HA! Therapeutic Communication. Remember never prompt "yes" or "no" answers, and never use the word "why", never give advice... (for testing purposes only, LOL).
-SCRN

Anonymous said...

Next time someone complains to me that my generation of docs are not dedicated I'm pointing them to this post. Maybe we are, or maybe we're not, but it's you old farts who let the profession go to shit by not fighting things like this.

Anonymous said...

The only thing that recertificatin and MOC are good for is giving the boards a way to get money from doctors more than once in a lifetime (sometimes twice in the old days when they had a written and an oral exam.)

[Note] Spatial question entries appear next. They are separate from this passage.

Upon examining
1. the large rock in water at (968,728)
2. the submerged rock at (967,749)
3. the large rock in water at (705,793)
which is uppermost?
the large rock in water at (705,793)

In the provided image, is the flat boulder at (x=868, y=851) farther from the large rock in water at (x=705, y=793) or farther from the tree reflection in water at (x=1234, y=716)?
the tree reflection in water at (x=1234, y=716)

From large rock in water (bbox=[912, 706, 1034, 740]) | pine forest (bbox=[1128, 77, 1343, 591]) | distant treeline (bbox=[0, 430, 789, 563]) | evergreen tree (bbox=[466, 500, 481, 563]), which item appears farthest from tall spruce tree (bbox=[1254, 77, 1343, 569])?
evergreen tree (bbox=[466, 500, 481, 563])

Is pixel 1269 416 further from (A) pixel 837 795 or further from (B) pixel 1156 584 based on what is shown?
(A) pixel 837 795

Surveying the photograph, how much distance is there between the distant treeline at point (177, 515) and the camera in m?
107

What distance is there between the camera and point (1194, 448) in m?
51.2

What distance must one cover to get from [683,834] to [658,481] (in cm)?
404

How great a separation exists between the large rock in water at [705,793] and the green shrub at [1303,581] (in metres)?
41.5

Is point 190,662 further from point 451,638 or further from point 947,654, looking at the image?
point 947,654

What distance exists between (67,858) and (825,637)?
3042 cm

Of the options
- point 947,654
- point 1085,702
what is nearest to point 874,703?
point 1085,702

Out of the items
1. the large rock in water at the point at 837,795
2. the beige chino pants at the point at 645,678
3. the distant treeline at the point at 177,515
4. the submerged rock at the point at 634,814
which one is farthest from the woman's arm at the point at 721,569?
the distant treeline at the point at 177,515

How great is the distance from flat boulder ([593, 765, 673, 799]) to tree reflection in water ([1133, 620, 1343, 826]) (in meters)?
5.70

Makes me glad I'm an old fart with a permanent certificate.

Anonymous said...

This is all driven by the ABMS- I think the individual specialty boards recognize that MOC is a bunch of horsheshit- but the member board all have to fall in line.

I passed my plastic boards in Nov 2009. Every year for the next 10 years, I get to 'contribute' $200 to my MOC fund- at the end of the 10 years, there is a big party (a test), and I get to collect a bunch of cases to present for QA.
Good times.

Jeffrey said...

If it makes any of you feel better, ABMS is not the only culprit: NCCPA (the certification body for PA's) is floating very similar for PA MoC, right down to the "assessment of practice performance" and QI requirements.

In this age of evidence-based practice, I find it interesting that there's no evidence being presented that this will improve physician (or PA) practice.